Re: [PATCH v7 08/14] KVM: arm64: Enable KVM_CAP_MEMORY_FAULT_INFO and annotate fault in the stage-2 fault handler

Sean Christopherson <seanjc@xxxxxxxxxx> · Mon, 4 Mar 2024 12:32:51 -0800

On Mon, Mar 04, 2024, Oliver Upton wrote:
> On Mon, Mar 04, 2024 at 08:00:15PM +0000, Oliver Upton wrote:
> > On Thu, Feb 15, 2024 at 11:53:59PM +0000, Anish Moorthy wrote:
> > 
> > [...]
> > 
> > > +	if (is_error_noslot_pfn(pfn)) {
> > > +		kvm_prepare_memory_fault_exit(vcpu, gfn * PAGE_SIZE, PAGE_SIZE,
> > > +					      write_fault, exec_fault, false);
> > 
> > Hmm... Reinterpreting the fault context into something that wants to be
> > arch-neutral might make this a bit difficult for userspace to
> > understand.
> > 
> > The CPU can take an instruction abort on an S1PTW due to missing write
> > permissions, i.e. hardware cannot write to the stage-1 descriptor for an
> > AF or DBM update. In this case HPFAR points to the IPA of the stage-1
> > descriptor that took the fault, not the target page.
> > 
> > It would seem this gets expressed to userspace as an intent to write and
> > execute on the stage-1 page tables, no?
> 
> Duh, kvm_vcpu_trap_is_exec_fault() (not to be confused with
> kvm_vcpu_trap_is_iabt()) filters for S1PTW, so this *should*
> shake out as a write fault on the stage-1 descriptor.
> 
> With that said, an architecture-neutral UAPI may not be able to capture
> the nuance of a fault. This UAPI will become much more load-bearing in
> the future, and the loss of granularity could become an issue.
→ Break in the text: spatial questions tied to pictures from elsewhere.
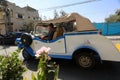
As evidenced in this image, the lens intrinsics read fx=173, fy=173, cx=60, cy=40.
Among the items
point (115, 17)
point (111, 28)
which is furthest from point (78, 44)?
point (115, 17)

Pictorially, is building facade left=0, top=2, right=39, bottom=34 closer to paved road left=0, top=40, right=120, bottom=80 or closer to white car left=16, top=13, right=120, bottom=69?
white car left=16, top=13, right=120, bottom=69

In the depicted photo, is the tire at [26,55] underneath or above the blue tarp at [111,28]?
underneath

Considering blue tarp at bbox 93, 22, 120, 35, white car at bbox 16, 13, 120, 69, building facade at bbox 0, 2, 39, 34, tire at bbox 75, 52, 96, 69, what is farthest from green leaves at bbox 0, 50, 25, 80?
building facade at bbox 0, 2, 39, 34

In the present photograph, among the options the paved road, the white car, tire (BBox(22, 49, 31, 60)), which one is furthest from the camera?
tire (BBox(22, 49, 31, 60))

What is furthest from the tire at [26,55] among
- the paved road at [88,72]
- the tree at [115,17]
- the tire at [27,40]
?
the tree at [115,17]

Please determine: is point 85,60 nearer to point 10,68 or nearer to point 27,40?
point 27,40

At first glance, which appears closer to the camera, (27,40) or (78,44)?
(78,44)

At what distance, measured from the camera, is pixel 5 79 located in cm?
261

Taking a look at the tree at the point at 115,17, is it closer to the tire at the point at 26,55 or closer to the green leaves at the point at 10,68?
the tire at the point at 26,55

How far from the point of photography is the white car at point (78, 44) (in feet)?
20.2

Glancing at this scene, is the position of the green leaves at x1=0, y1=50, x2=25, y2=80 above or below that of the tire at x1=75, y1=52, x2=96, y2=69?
above

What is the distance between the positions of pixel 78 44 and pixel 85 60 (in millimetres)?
680

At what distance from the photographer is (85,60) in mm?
6633

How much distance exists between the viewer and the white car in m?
6.16
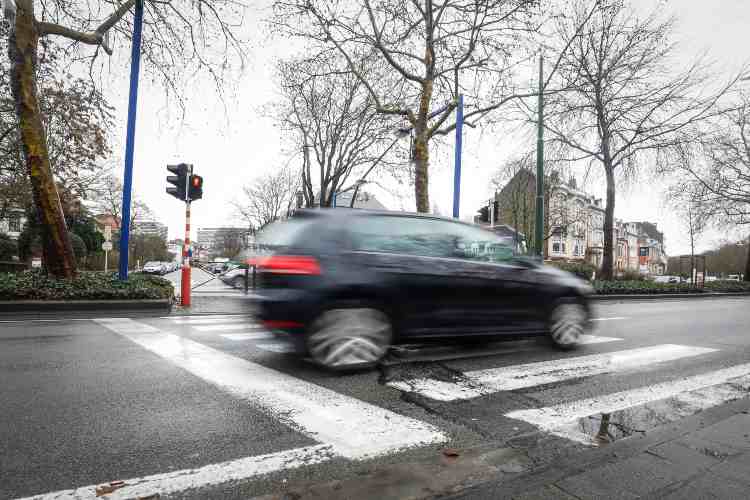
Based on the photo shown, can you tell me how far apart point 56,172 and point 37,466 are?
24.4 metres

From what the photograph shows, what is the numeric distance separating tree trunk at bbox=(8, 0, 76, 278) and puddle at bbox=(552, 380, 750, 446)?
11.0 metres

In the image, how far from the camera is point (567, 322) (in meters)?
5.70

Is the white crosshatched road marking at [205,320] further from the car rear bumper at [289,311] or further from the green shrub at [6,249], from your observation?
the green shrub at [6,249]

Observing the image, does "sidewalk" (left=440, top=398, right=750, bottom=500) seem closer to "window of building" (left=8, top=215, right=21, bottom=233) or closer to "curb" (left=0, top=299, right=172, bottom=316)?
"curb" (left=0, top=299, right=172, bottom=316)

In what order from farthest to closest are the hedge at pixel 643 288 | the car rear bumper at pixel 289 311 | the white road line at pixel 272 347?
the hedge at pixel 643 288, the white road line at pixel 272 347, the car rear bumper at pixel 289 311

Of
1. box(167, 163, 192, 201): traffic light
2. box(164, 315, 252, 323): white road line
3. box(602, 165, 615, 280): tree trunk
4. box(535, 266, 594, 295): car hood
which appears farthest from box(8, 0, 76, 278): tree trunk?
box(602, 165, 615, 280): tree trunk

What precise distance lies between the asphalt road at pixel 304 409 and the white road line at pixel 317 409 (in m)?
0.02

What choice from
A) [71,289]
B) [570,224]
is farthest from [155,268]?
[570,224]

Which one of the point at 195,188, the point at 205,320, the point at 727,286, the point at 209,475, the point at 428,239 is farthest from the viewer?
the point at 727,286

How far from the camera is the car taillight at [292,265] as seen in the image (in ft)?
13.6

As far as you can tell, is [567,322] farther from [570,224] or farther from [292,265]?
[570,224]

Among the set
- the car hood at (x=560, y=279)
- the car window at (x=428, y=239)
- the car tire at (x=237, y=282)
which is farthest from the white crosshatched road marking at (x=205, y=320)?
the car tire at (x=237, y=282)

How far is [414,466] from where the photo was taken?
7.73 ft

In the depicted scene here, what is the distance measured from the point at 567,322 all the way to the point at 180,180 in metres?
8.87
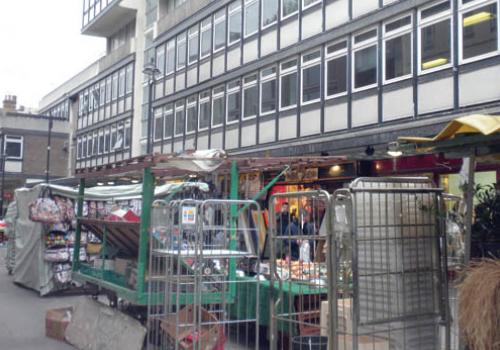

What is the possible fallout from loss of granularity/nuance?  E.g. if the worst
case scenario is that KVM may exit to userspace multiple times in order to resolve
the problem, IMO that's an acceptable cost for having "dumb", common uAPI.

The intent/contract of the exit to userspace isn't for userspace to be able to
completely understand what fault occurred, but rather for KVM to communicate what
action userspace needs to take in order for KVM to make forward progress.

> Marc had some ideas about forwarding the register state to userspace
> directly, which should be the right level of information for _any_ fault
> taken to userspace.

I don't know enough about ARM to weigh in on that side of things, but for x86
this definitely doesn't hold true.  E.g. on the x86 side, KVM intentionally sets
reserved bits in SPTEs for "caching" emulated MMIO accesses, and the resulting
fault captures the "reserved bits set" information in register state.  But that's
purely an (optional) imlementation detail of KVM that should never be exposed to
userspace.

Ditto for things like access tracking on hardware without A/D bits, and shadow
paging, which again can generate fault state that is inscrutable/misleading
without context that only KVM knows (and shouldn't expose to userspace).